Special federal bodies regulate and control activity of natural monopolies (for instance, Federal Energetic Commission). These bodies have the powers similar to those of FAS’s bodies (see sub-section “FAS” above). They keep Registers of Natural Monopolies, enforce price controls, and supervise large-scale transactions of natural monopolies.
Bankruptcy and insolvency proceedings applicable to natural monopolies are governed by the special law.

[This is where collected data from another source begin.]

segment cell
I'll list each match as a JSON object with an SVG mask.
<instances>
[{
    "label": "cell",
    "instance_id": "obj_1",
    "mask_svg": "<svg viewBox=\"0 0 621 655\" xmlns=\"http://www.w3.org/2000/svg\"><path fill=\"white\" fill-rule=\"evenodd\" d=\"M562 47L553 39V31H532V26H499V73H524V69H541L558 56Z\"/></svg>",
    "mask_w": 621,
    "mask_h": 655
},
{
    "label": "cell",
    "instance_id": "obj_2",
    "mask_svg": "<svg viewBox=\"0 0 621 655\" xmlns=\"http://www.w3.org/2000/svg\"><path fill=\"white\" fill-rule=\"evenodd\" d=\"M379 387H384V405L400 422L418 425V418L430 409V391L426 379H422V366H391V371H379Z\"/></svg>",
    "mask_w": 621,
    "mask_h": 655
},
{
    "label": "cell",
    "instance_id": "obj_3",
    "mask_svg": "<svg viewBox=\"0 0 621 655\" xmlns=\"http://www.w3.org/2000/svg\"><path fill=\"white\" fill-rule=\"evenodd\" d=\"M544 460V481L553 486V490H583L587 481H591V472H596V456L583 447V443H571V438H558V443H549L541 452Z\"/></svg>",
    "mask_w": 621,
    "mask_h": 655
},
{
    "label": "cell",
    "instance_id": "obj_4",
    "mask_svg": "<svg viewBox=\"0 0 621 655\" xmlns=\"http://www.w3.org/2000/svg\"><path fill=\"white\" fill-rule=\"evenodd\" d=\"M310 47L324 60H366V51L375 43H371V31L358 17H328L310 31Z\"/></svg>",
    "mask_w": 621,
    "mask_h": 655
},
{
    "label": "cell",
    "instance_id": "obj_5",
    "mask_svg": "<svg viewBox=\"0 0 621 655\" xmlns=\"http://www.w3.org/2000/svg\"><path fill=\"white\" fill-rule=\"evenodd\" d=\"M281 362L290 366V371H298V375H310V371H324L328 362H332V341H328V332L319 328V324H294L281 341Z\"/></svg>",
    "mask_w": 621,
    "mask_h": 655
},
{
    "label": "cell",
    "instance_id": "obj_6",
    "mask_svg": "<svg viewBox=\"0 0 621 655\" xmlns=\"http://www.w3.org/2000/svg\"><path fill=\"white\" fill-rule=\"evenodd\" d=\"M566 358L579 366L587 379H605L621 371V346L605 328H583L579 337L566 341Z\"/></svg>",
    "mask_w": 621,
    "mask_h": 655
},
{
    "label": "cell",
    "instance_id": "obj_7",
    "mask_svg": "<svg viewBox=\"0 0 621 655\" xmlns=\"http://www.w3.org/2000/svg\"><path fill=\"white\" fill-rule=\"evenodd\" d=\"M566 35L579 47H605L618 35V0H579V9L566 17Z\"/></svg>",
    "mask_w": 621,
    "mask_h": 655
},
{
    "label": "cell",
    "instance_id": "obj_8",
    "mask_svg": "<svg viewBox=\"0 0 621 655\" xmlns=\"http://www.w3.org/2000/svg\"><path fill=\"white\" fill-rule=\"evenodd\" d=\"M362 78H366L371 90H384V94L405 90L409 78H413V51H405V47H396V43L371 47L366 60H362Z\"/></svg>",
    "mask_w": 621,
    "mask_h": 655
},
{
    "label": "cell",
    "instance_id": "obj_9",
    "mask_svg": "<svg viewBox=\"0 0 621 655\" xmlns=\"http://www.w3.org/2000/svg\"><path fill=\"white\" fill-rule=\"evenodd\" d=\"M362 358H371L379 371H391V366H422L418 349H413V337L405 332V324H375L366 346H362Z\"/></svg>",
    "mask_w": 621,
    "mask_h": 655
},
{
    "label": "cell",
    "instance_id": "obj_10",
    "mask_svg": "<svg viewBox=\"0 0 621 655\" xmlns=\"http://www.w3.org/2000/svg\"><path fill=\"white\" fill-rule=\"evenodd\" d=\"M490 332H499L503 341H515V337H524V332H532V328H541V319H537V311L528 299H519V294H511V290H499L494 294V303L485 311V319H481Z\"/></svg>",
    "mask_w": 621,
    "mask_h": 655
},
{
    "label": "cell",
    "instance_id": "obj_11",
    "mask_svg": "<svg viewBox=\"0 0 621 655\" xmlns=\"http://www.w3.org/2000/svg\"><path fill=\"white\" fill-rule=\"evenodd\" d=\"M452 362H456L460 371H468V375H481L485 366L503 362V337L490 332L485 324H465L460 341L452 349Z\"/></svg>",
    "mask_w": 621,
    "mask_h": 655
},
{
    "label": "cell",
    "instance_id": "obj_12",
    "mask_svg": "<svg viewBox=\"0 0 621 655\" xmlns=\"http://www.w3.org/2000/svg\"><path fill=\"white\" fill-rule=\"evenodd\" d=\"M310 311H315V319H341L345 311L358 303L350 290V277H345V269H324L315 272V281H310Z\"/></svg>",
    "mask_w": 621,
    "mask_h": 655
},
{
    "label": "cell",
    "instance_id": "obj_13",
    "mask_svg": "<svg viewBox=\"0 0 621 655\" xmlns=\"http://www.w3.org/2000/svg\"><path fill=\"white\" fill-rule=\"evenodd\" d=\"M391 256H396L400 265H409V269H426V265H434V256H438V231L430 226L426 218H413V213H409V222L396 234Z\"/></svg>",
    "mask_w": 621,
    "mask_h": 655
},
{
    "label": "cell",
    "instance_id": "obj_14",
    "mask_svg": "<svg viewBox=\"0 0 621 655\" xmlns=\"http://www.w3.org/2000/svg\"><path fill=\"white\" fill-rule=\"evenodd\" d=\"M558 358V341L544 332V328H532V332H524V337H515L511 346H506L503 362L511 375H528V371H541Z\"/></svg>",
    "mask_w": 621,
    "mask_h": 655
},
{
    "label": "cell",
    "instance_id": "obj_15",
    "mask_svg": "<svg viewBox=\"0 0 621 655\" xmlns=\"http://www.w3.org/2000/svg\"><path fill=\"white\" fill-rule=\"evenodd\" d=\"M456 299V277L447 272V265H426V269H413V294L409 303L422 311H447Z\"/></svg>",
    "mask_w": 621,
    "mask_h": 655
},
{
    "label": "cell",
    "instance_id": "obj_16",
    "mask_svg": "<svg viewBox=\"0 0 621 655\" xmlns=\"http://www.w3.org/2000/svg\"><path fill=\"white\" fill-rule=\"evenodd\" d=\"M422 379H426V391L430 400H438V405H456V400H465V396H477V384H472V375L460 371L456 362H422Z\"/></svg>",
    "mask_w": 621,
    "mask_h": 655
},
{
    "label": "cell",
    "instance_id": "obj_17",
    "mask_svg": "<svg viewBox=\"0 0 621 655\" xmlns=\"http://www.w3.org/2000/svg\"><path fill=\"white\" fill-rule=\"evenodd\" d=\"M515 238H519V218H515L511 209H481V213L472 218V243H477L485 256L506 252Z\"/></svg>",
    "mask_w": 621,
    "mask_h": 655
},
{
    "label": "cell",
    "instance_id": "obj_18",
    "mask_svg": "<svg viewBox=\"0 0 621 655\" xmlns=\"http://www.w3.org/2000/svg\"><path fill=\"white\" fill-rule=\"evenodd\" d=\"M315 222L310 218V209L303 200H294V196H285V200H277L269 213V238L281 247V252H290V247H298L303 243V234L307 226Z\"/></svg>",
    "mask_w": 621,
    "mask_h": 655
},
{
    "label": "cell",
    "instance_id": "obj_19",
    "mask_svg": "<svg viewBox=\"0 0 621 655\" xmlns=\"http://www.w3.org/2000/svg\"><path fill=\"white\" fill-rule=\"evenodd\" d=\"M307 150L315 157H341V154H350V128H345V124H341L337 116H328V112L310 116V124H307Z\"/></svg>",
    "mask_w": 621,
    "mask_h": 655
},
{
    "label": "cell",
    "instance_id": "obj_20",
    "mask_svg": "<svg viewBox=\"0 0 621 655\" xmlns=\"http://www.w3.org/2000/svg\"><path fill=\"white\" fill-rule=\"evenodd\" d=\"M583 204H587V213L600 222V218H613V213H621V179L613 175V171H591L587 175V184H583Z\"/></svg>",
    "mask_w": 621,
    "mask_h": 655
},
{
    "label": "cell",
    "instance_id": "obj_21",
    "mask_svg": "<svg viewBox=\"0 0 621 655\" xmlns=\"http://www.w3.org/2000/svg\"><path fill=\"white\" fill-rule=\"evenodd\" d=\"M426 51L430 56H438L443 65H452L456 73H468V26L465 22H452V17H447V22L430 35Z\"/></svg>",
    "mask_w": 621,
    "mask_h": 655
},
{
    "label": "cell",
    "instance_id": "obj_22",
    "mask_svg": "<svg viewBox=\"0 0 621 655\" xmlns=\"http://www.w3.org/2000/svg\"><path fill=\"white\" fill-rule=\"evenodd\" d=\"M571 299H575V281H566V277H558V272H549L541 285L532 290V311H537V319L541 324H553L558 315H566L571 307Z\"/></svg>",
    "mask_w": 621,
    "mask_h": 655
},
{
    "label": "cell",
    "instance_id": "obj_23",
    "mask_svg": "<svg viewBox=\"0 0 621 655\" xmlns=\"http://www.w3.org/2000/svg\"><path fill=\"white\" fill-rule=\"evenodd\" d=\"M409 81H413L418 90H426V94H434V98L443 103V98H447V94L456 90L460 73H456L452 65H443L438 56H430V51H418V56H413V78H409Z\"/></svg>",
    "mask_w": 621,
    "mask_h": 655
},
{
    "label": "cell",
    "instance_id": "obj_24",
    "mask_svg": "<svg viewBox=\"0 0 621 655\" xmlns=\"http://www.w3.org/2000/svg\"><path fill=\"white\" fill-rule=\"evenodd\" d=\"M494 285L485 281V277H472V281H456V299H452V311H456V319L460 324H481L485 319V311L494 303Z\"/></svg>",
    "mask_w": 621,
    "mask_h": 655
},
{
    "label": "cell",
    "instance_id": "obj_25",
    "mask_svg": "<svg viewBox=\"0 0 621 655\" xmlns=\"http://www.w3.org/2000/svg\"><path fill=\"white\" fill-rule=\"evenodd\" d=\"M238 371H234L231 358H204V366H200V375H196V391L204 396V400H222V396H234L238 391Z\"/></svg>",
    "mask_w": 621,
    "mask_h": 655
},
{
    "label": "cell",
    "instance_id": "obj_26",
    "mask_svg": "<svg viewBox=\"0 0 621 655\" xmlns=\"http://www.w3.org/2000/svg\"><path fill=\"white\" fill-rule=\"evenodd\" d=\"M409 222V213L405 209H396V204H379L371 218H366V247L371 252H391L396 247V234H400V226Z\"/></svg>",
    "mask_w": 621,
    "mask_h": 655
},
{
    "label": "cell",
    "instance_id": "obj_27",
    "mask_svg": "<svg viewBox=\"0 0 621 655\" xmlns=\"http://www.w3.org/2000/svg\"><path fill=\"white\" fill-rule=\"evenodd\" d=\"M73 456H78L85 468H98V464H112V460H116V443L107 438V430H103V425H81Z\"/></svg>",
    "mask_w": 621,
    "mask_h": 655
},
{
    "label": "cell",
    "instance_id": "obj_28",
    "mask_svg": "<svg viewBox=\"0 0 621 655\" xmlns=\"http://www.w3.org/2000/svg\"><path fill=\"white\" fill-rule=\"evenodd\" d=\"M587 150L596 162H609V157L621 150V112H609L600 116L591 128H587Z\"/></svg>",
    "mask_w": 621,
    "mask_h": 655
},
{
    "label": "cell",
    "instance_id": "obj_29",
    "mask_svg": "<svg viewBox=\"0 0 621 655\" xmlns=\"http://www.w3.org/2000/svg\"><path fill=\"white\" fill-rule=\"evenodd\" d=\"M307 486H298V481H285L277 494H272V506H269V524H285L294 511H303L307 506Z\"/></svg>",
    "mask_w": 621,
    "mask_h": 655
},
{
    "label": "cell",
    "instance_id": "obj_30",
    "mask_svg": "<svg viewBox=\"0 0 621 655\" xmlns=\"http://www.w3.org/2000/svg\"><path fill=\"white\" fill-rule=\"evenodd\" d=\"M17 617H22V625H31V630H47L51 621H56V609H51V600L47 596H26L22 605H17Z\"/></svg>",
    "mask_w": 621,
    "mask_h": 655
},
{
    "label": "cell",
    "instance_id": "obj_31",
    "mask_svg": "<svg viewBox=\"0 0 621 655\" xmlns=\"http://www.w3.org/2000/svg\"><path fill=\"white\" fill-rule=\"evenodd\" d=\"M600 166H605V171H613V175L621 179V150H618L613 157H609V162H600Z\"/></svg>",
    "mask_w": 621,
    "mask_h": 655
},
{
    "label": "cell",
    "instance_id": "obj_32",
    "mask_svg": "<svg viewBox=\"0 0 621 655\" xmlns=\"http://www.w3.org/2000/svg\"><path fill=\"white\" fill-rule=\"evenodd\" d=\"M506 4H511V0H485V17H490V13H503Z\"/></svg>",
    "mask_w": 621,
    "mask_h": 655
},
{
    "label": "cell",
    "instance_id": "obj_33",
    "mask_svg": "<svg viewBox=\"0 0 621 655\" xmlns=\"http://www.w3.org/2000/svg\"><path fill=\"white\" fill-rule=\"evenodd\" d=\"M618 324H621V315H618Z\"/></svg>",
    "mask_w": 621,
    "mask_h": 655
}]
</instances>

The RF Constitution authorizes adoption of federal legislation providing for a state monopoly in certain sectors of the economy to protect public interests. Such provisions can be found in the legislation already. In accordance with Art. 4 of the Federal Law On the Central Bank of the RF No. 86-FZ of 10 July, 2002, the RF Central Bank has a monopoly right to carry out monetary emission. Federal Law on the Foundations of State Regulation of Foreign Trade Activities establishes that state monopoly for export/import of certain commodities may be provided by federal laws (such as Federal Law on Precious Metals and Precious Stones of 26 March 1998 No. 41-FZ; Federal Law on Technical Military Cooperation with Foreign Countries of 19 July 1998 No. 114-FZ). Licenses for export/import of such goods are issued by the competent federal executive body.